L’émotion s’apaise et la pensée n’a pas encore eu le temps de mesurer le vide que l’écrivain laisse derrière lui. Son image a quitté l’actualité pour se réfugier entre les pages des revues savantes qui pèsent les opinions, inventorient les styles, décident de l’immortalité.

Dans ce journal, qui fut parfois le reflet de ses pensées, il nous faut à notre tour essayer de dégager de son oeuvre quelques idées essenielles sur lesquelles la presse fut unanime à faire le silence.

La presse littéraire a surtout insisté sur l’artiste au langage robuste, à la phrase longue, sur le moraliste. La presse, les hebdomadaires de gauche se sont gravement interrogés sur la portée de son oeuvre philosophique. Les uns comme les autres ont insisté sur l’aspect solitaire de son message, car pour les uns comme pour les autres refuser de choisir entre les clans est faire oeuvre de solitaire. En réalité, si l’écrivain avait résolument refusé de se laisser agripper, il ne fût jamais isolé. Les milliers de lecteurs où se mêlait tout ce qui avait une fois pour toutes refusé la bestialité, lui firent un cortège singulièrement plus dense que les cohortes du « Flore » qu’il avait parait-il perdues.

Albert Camus avait choisi les chemins les plus difficiles en s’interdisant de séparer le comportement de l’homme de son action révolutionnaire. En touchant du doigt les iniquités, il devait dresser contre lui ceux qui abritent leur confort intellectuel à l’ombre des religions politiques au nom desquelles ces iniquités se perpétuent. Le premier, il avait dénoncé l’absurde de la condition de l’homme corseté dans une morale de circonstances, dans des lois, dans des coutumes tissées par des siècles et qui l’obligent à des démarches qui ne le concernent pas. Poussant la rectitude intellectuelle à sa limite logique, il devait traquer « l’absolutisme historique qui fait se lever la cohorte ricanante de ces petits rebelles, graines d’esclaves qui finissent par s’offrir aujourd’hui sur les marchés de l’Europe, à n’importe quelle servitude », ce qui lui avait attiré la hargne de ces socialistes en dentelles, véritables « Rastignac » de la politique, qui ne lui pardonnaient pas d’avoir refusé de porter le harnais.

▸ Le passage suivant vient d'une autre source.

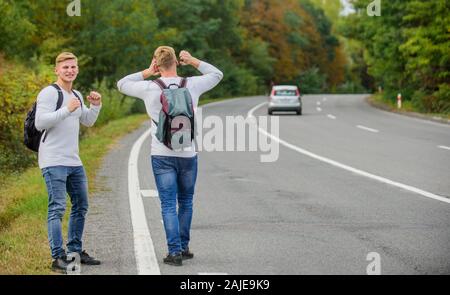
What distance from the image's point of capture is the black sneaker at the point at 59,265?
6.30 m

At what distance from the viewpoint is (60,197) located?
21.5 feet

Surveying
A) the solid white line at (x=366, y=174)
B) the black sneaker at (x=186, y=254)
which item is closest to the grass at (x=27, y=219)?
the black sneaker at (x=186, y=254)

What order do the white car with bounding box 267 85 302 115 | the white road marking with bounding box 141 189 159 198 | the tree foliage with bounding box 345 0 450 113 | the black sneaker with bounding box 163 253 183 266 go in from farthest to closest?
the white car with bounding box 267 85 302 115, the tree foliage with bounding box 345 0 450 113, the white road marking with bounding box 141 189 159 198, the black sneaker with bounding box 163 253 183 266

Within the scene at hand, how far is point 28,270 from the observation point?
626 centimetres

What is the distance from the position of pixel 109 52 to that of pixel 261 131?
14.1 m

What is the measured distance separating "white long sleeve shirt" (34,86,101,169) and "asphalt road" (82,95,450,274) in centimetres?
96

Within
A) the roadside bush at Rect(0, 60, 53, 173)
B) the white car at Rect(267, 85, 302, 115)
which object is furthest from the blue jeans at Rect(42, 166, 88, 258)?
the white car at Rect(267, 85, 302, 115)

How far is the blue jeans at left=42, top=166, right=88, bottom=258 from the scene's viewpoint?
654 centimetres

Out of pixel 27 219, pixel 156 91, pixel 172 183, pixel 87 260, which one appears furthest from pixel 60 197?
pixel 27 219

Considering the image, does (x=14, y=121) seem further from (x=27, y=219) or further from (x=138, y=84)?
(x=138, y=84)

Il était leur mauvaise conscience, l’image de ce qu’ils auaient pu être si leur appétit eût été moins exigeant. L’Homme Révolté d’abord, le Prix Nobel ensuite, sa disparition enfin, ont été les occasions qui permirent à ces personnages aux mains blanches, qui prétendent parler au nom du prolétariat, de déverser un peu de leur fiel.

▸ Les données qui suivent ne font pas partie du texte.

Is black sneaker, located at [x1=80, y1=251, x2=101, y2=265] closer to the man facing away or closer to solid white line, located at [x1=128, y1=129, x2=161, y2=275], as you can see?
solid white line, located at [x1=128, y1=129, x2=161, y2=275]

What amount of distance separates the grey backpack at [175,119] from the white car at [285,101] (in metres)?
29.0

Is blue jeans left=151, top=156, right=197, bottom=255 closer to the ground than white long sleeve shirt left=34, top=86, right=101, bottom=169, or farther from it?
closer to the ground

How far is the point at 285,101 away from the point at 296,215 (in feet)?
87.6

Mais pour les ouvriers Albert Camus restera l’écrivain qui, le premier, s’est élevé contre l’oppression coloniale en Algérie. La « solution brésilienne », qui fut la sienne, fusion des races dans l’indépendance, et qui tenait compte de l’apport culturel, vint certes trop tard et, conscient de son impuissance à faire triompher « la mesure qui féconde la révolte » comme certains d’entre nous, il assistait atterré au déchaînement d’une sauvagerie où les coupables et les innocents ne sont plus délimités par des frontières, de races, de religions, de culture !

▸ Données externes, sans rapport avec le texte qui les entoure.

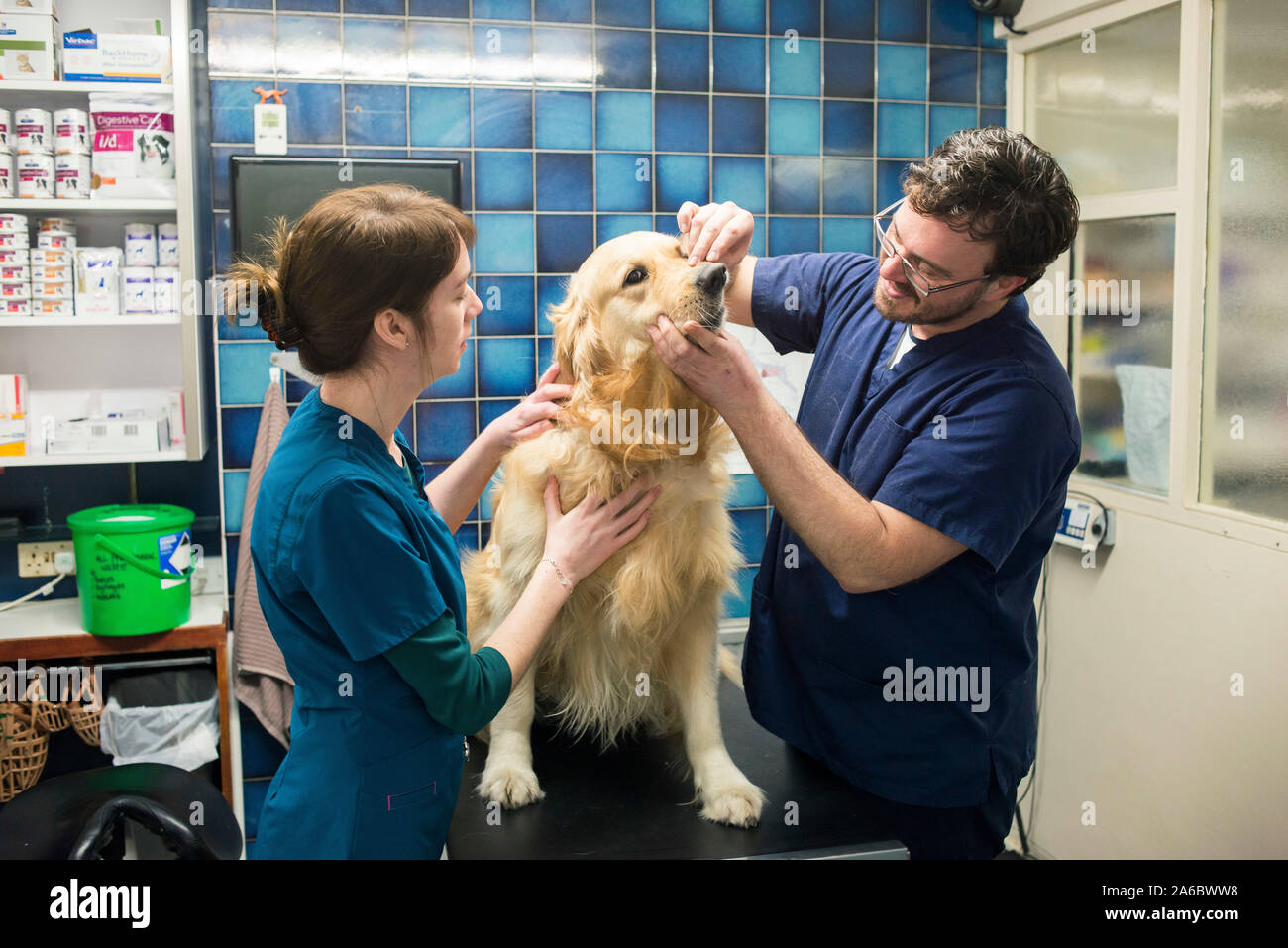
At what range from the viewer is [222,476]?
3.03 meters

Pour les ouvriers, Camus restera l’écrivain qui n’avait jamais cessé de dénoncer les crimes du fascisme en Espagne, du stalinisme en Hongrie, du racisme aux États-Unis.

L’espoir qui permet à l’homme de porter le fardeau, Albert Camus le plaçait dans « le syndicat et la commune », dans la « profession et le village ». Il était aussi loin d’une morale pure sans réalisme que d’un réalisme sans morale. « C’est pourquoi le verbiage humanitaire n’est pas plus fondé que la provocation cynique », écrivait-il dans les pages que Bourdet, Sartre ou leurs amis se sont bien gardés de citer.

Albert Camus, qui au-dessus de tout plaçait l’esprit d’équipe, était notre camarade. Son amitié, qui n’a jamais supposé une adhésion entière à toutes le solutions que nous proposons aux hommes, ne s’est jamais relâchée. Sa présence, dans nos manifestations, ses contacts avec quelques-uns d’entre nous aux heures difficiles en font foi.

Nous conserverons le souvenir de l’homme, de l’écrivain, du philosophe qui « refusa de diviniser » la révolution césarienne qui « préfère un homme abstrait à un homme de chair » pour se ranger aux côtés du révolté « qui butte inlassablement contre le mal, à partir duquel il ne lui reste qu’à prendre un nouvel élan ».

La Rédaction du M.L.


Les phrases entre guillements sont extraites de l’œuvre d’Albert Camus.